HBM4 Changes the Math, But Doesn't Solve the Problem
HBM4, expected in H200-successor products around 2026–2027, targets approximately 2 TB/s per stack — roughly 2× the HBM3e bandwidth. This will halve weight-read latency for the same model and batch size, moving the B=1 decode latency from ~41 ms to ~20 ms for a 70B BF16 model.
That is genuinely useful. But it does not change the fundamental arithmetic: decode will still be memory-bandwidth-bound for batch sizes below the ridge point, and the ridge point will still require 100+ concurrent tokens. The weight bandwidth problem shrinks by 2×; it does not go away. And models are getting larger. An expected 400B-parameter frontier MoE model with 80B active parameters hits the same wall at different scale.
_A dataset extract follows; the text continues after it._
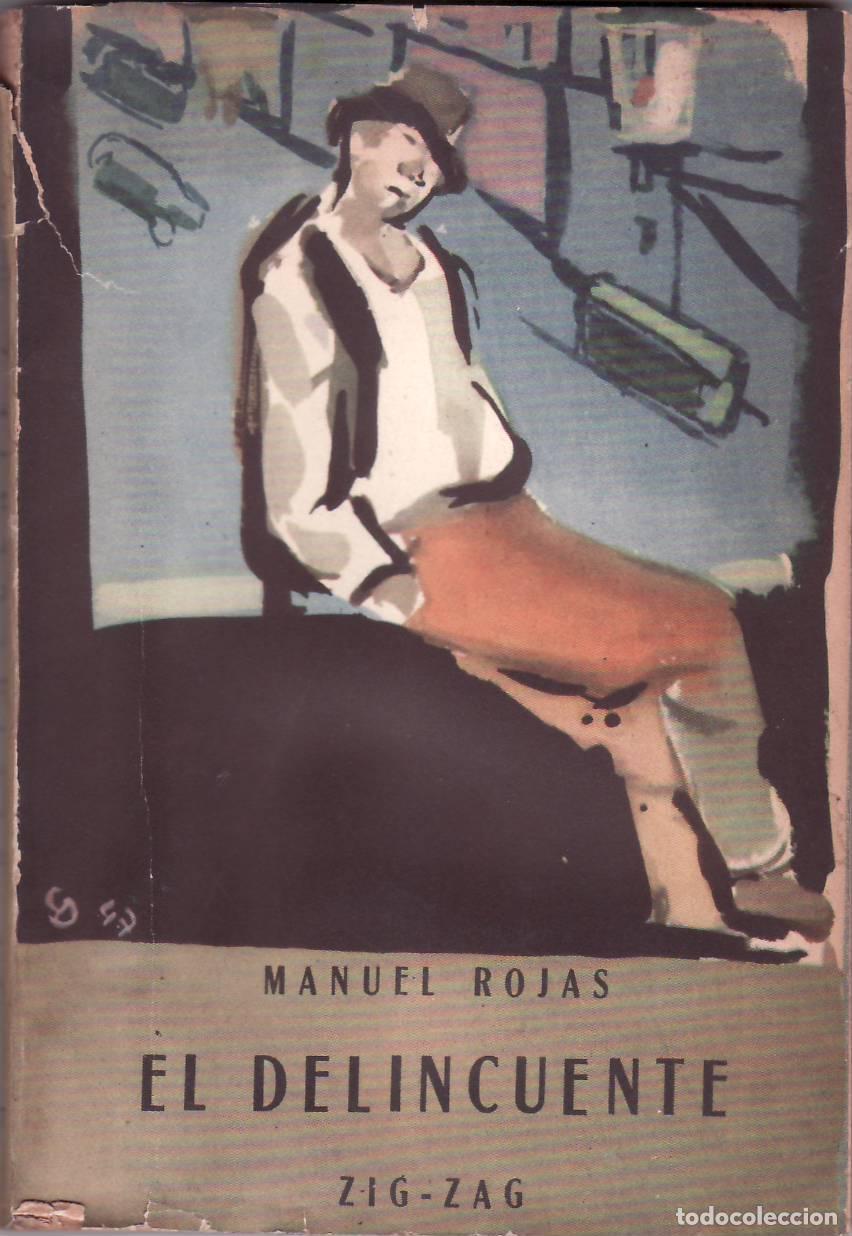 Libros: ROJAS, Manuel.- - El delincuente. Novela. - Foto 1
The real unlock is the combination: HBM4 bandwidth × INT4 quantization × weight streaming with expert prediction. Together they can compress the effective weight-read time by 8–12× relative to BF16 static residency on HBM3e. That is the regime where decode latency for B=1 drops below 5 ms for a 70B-equivalent model — approaching the latency profile of a much smaller, less capable model.
Weights are not infrastructure. They are data. Once you treat them that way — with residency policies, prefetch schedules, and quantization as a bandwidth contract — the serving stack becomes significantly more capable at the same hardware cost.